데이터셋 항목:
==================================================
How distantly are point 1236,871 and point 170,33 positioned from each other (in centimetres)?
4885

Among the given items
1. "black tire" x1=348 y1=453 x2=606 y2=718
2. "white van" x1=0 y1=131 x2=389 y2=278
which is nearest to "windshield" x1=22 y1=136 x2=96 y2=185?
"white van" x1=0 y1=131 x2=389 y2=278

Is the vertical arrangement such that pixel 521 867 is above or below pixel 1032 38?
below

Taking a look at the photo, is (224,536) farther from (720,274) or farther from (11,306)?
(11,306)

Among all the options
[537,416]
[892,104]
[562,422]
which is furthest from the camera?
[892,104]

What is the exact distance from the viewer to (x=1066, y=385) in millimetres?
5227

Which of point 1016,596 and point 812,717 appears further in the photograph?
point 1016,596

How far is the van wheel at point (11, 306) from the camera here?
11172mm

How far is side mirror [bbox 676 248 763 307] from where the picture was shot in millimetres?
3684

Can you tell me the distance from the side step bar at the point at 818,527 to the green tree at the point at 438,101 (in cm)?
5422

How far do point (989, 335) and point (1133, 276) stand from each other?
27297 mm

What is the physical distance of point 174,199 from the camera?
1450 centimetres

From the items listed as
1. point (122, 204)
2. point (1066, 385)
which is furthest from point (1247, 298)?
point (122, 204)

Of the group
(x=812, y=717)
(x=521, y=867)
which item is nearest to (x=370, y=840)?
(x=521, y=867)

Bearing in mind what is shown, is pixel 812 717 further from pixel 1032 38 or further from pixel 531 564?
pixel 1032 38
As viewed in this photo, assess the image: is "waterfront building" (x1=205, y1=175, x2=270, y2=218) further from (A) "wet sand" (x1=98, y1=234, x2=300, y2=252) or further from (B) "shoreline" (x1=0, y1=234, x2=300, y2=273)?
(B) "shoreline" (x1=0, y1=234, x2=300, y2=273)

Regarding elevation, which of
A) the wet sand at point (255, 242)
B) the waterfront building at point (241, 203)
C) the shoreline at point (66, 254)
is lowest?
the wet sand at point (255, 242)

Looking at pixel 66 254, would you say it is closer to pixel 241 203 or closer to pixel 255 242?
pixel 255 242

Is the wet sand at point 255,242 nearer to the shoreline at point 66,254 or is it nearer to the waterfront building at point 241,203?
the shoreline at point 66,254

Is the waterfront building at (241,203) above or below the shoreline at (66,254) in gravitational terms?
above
==================================================
지시 사항 | 위의 항목을 처음부터 끝까지 빠짐없이 복제하세요. 글자 하나도 바꾸면 안 됩니다.

정답 |
How distantly are point 1236,871 and point 170,33 positioned from each other (in centimetres)?
4885

Among the given items
1. "black tire" x1=348 y1=453 x2=606 y2=718
2. "white van" x1=0 y1=131 x2=389 y2=278
which is nearest to "windshield" x1=22 y1=136 x2=96 y2=185?
"white van" x1=0 y1=131 x2=389 y2=278

Is the vertical arrangement such that pixel 521 867 is above or below pixel 1032 38?
below

Taking a look at the photo, is (224,536) farther from (720,274) or farther from (11,306)?
(11,306)

Among all the options
[537,416]
[892,104]
[562,422]
which is furthest from the camera?
[892,104]

What is the exact distance from the viewer to (x=1066, y=385) in millimetres?
5227

Which of point 1016,596 and point 812,717 appears further in the photograph?
point 1016,596

How far is the van wheel at point (11, 306) from the camera here?
11172mm

How far is side mirror [bbox 676 248 763 307] from where the picture was shot in millimetres?
3684

Can you tell me the distance from the side step bar at the point at 818,527 to the green tree at the point at 438,101 (in cm)?
5422

How far do point (989, 335) and point (1133, 276) stand from each other?
27297 mm

What is the physical distance of point 174,199 from the camera?
1450 centimetres

From the items listed as
1. point (122, 204)
2. point (1066, 385)
which is furthest from point (1247, 298)?
point (122, 204)

Of the group
(x=812, y=717)
(x=521, y=867)
which item is nearest to (x=370, y=840)?
(x=521, y=867)

Bearing in mind what is shown, is pixel 812 717 further from pixel 1032 38 or further from pixel 531 564?
pixel 1032 38
As viewed in this photo, assess the image: is "waterfront building" (x1=205, y1=175, x2=270, y2=218) further from (A) "wet sand" (x1=98, y1=234, x2=300, y2=252) or further from (B) "shoreline" (x1=0, y1=234, x2=300, y2=273)?
(B) "shoreline" (x1=0, y1=234, x2=300, y2=273)

Regarding elevation, which of
A) the wet sand at point (255, 242)
B) the waterfront building at point (241, 203)
C) the shoreline at point (66, 254)
is lowest?
the wet sand at point (255, 242)

Looking at pixel 66 254, would you say it is closer to pixel 241 203 or closer to pixel 255 242?
pixel 255 242

Is the wet sand at point 255,242 nearer to the shoreline at point 66,254 or is it nearer to the waterfront building at point 241,203?
the shoreline at point 66,254

Is the waterfront building at (241,203) above or below the shoreline at (66,254) in gravitational terms?
above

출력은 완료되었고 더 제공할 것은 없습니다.